The problem:
Within the listing that follows, reproduce exactly the lines starting at the line with "whote: Child with" and ending at the line with "How cute is", inclusive, and only those. Pictures are dropped.

Input:
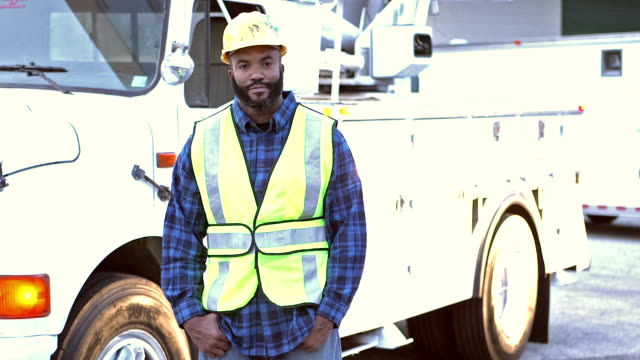 Utility worker in safety vest, by truck video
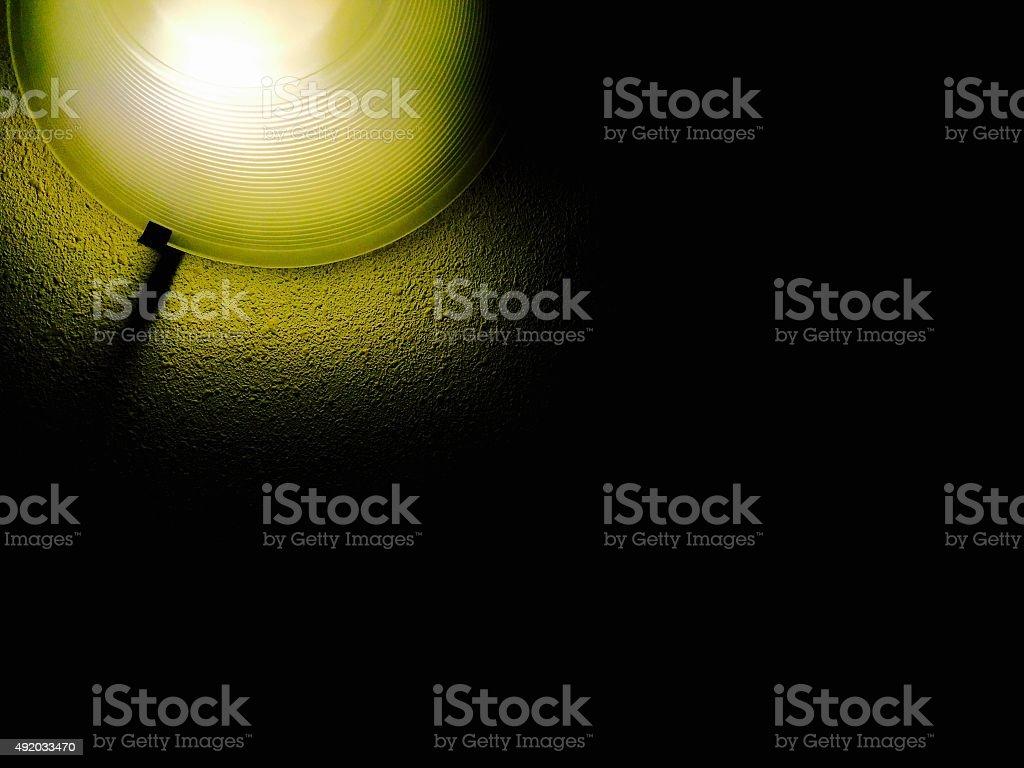 Light on dark wall background royalty-free stock photo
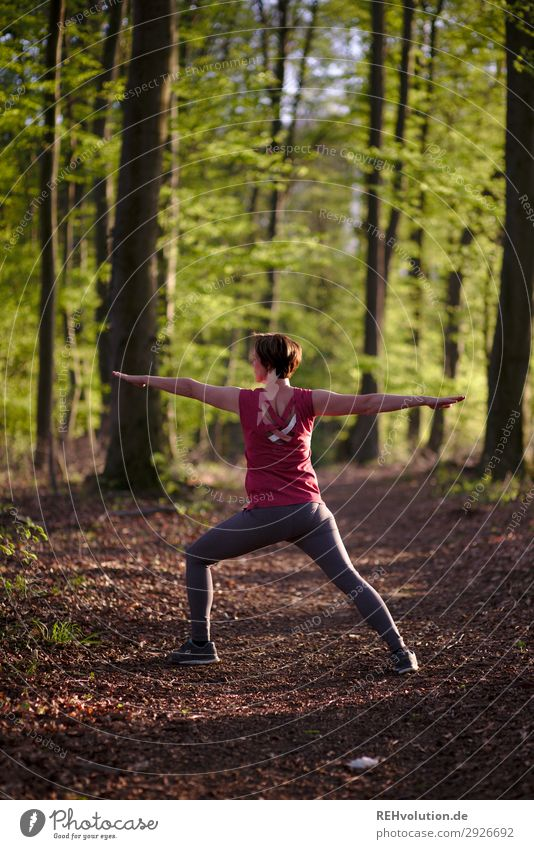 Woman doing yoga in the forest Central perspective Shallow depth of field blurriness Sunlight Silhouette Evening Day Exterior shot Colour photo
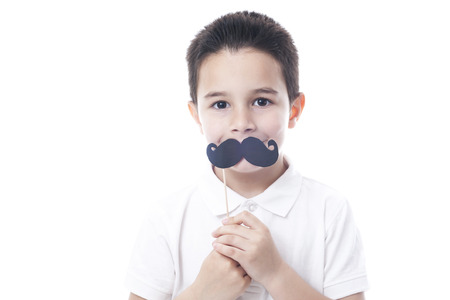 whote: Child with fake moustache. Isolated on whote.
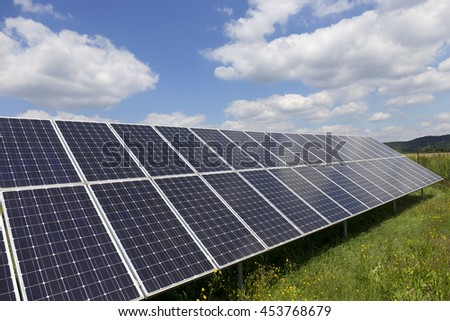 Solar Power Station on the summer flowering Meadow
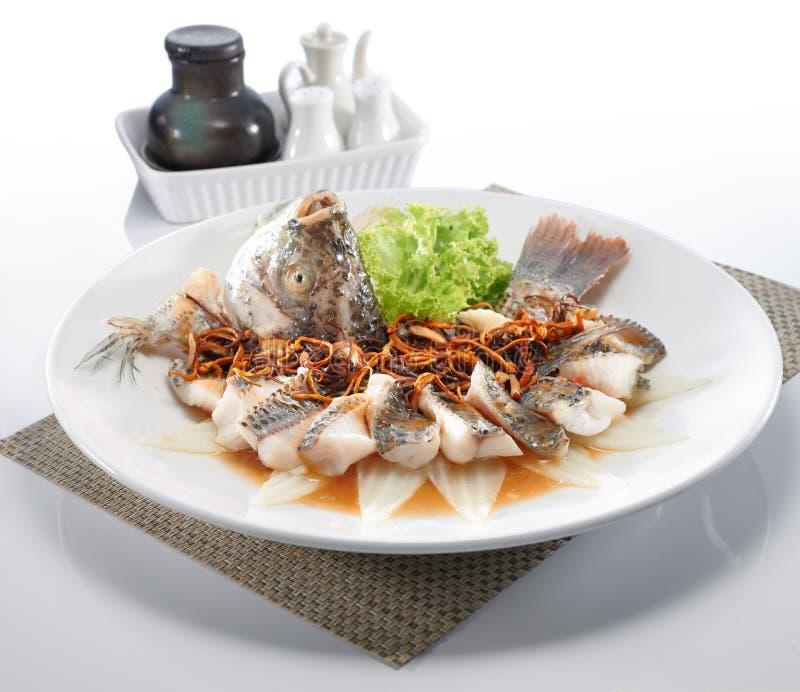 Vissen in sojasaus, die op witte plaat wordt gediend stock afbeelding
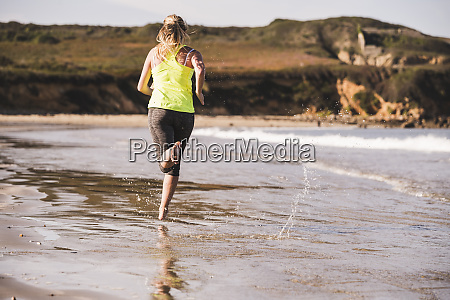 female jogger at the beach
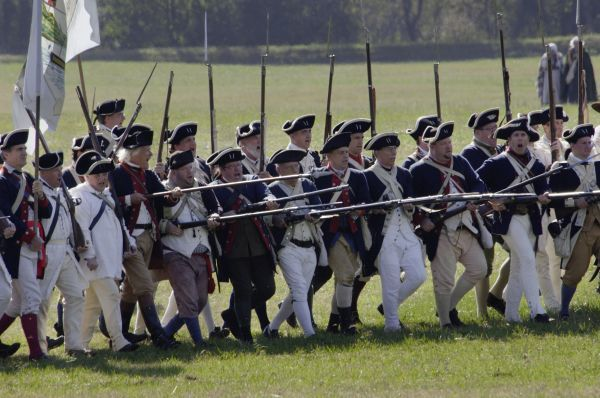 Continental Army reenactors advance at Yorktown battlefield, Virginia. Digital photograph of an 18th century living history demonstration at Colonial National Park Virginia
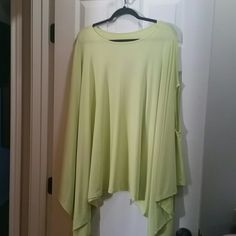Loose Fit Asymmetrical Poncho Tunic NWOT,  Never worn. Great with skinny jeans or Leggings Tops Tunics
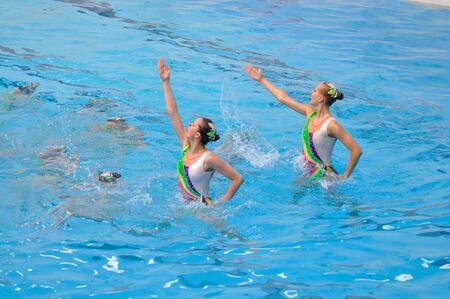 nataci�n sincronizada: Varsovia, Polonia - 12 de junio de 2011: Un equipo de nataci�n sincronizada pantalla en la piscina durante la competici�n en la Universidad de Educaci�n F�sica. Editorial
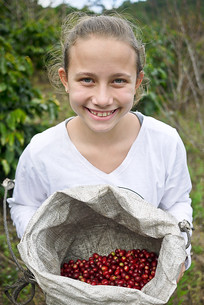 How cute is she?! Ana is pretty proud of her basket of bright red coffee cherries from the Akha Ama coffee fields.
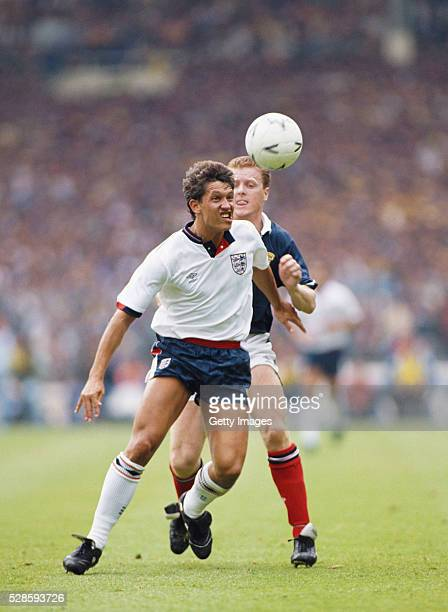 England striker Gary Lineker holds off the challenge of Scotland player Steve Nicol during the Rous Cup International match between England and...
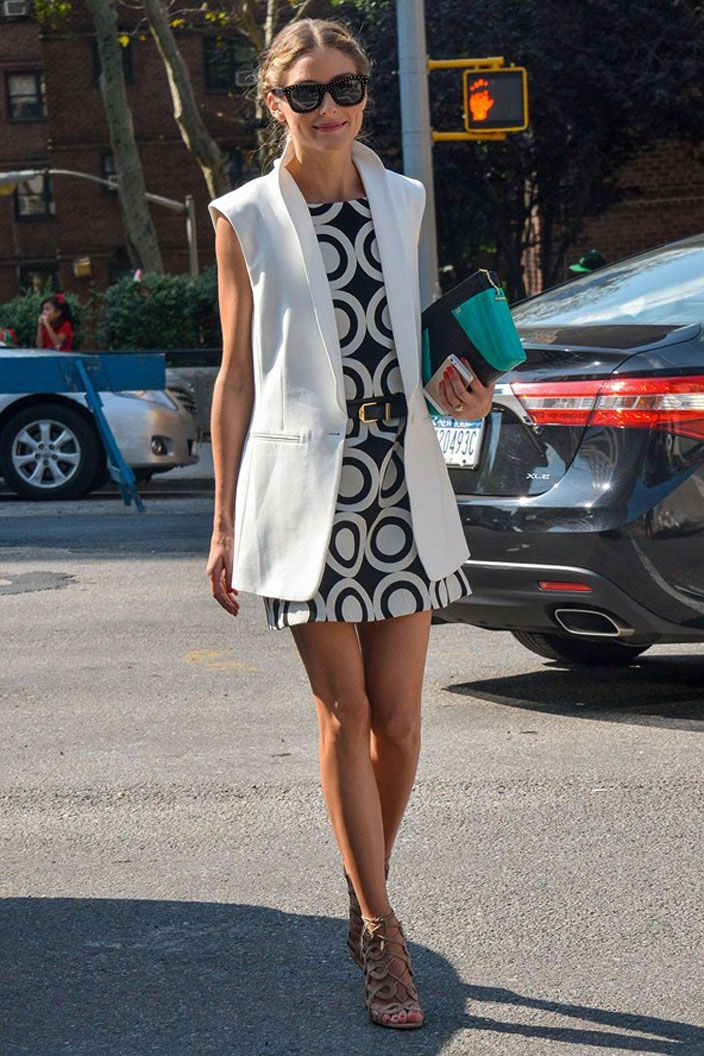 White sleeveless coat and geometric print dress.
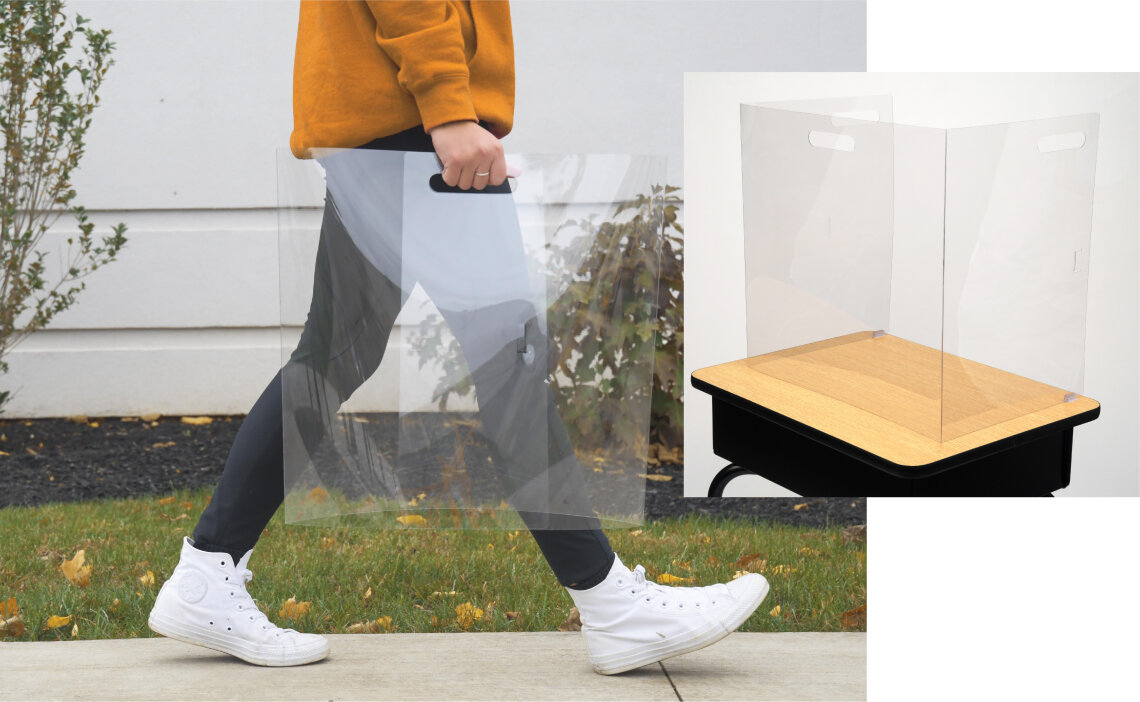Sideview of student walking on sidewalk carrying portable FunView Desktop with ease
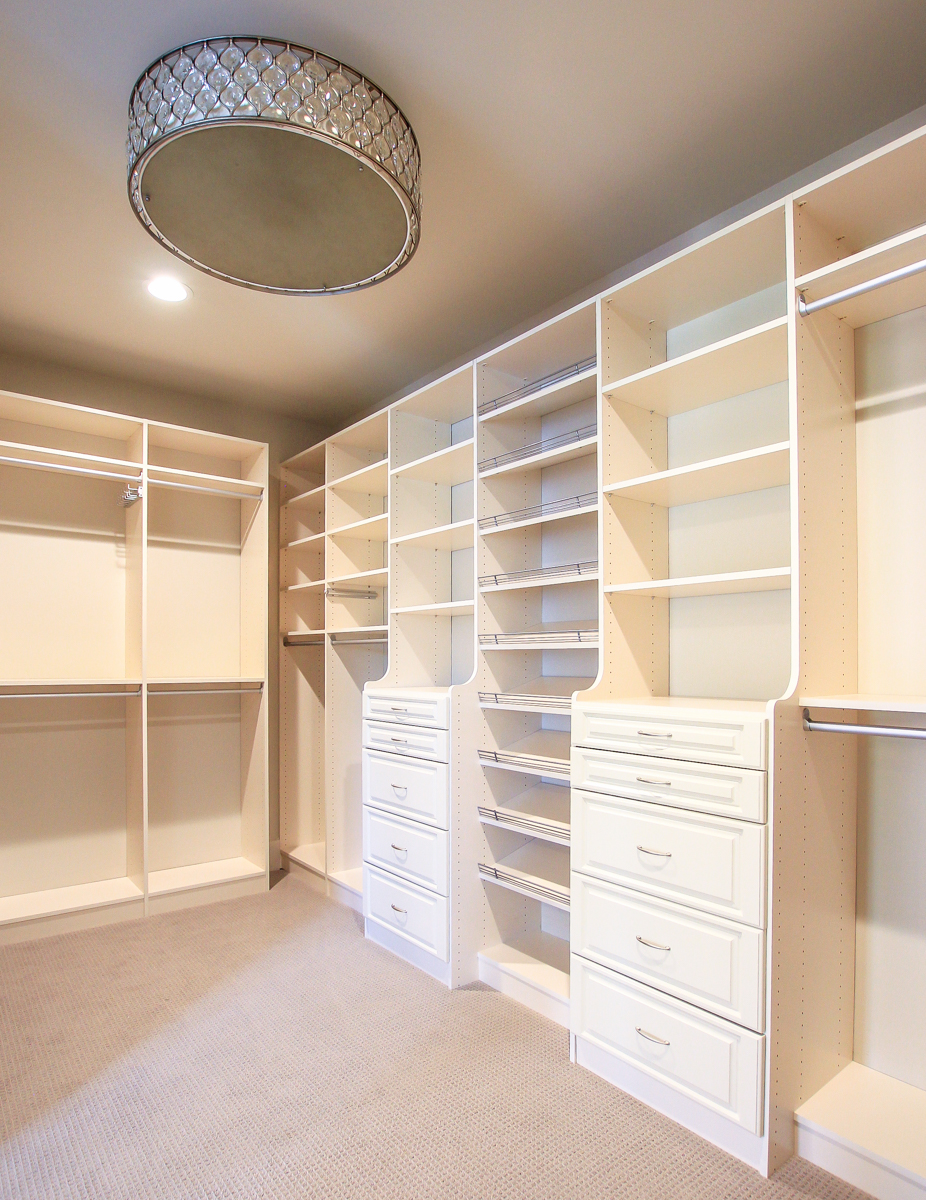 Giant master closet with drum lighting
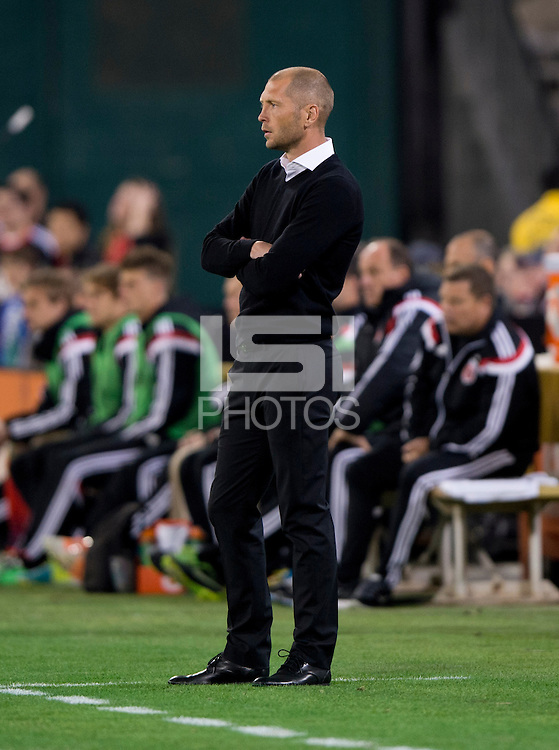 Columbus Crew head coach Gregg Berhalter watches his team during a MLS game at RFK Stadium in Washington, DC.  D.C. United lost to the Columbus Crew, 3-0.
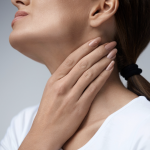Woman with sore throat or swollen glands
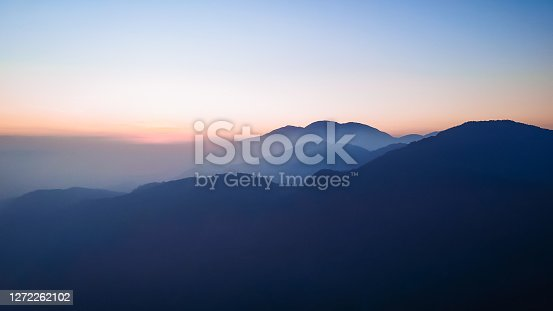 istock sunset over mountains 1272262102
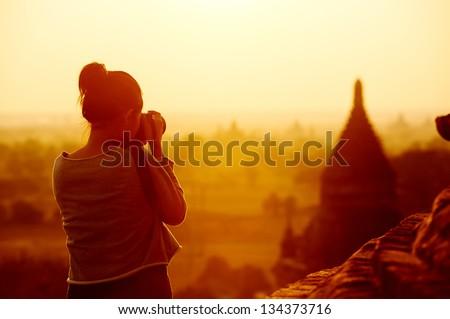female traveler photographing temples at Bagan Myanmar Asia at sunrise - stock photo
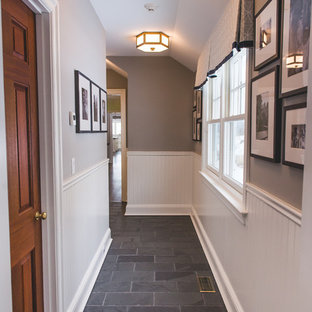 Mid-sized transitional slate floor and gray floor hallway photo in New York with gray walls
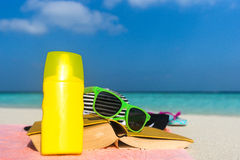 Sunscreen, hat and sunglasses on tropical beach Royalty Free Stock Images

Solution to the problem:
 whote: Child with fake moustache. Isolated on whote.
 Solar Power Station on the summer flowering Meadow
 Vissen in sojasaus, die op witte plaat wordt gediend stock afbeelding
 female jogger at the beach
 Continental Army reenactors advance at Yorktown battlefield, Virginia. Digital photograph of an 18th century living history demonstration at Colonial National Park Virginia
Loose Fit Asymmetrical Poncho Tunic NWOT,  Never worn. Great with skinny jeans or Leggings Tops Tunics
 nataci�n sincronizada: Varsovia, Polonia - 12 de junio de 2011: Un equipo de nataci�n sincronizada pantalla en la piscina durante la competici�n en la Universidad de Educaci�n F�sica. Editorial
 How cute is she?! Ana is pretty proud of her basket of bright red coffee cherries from the Akha Ama coffee fields.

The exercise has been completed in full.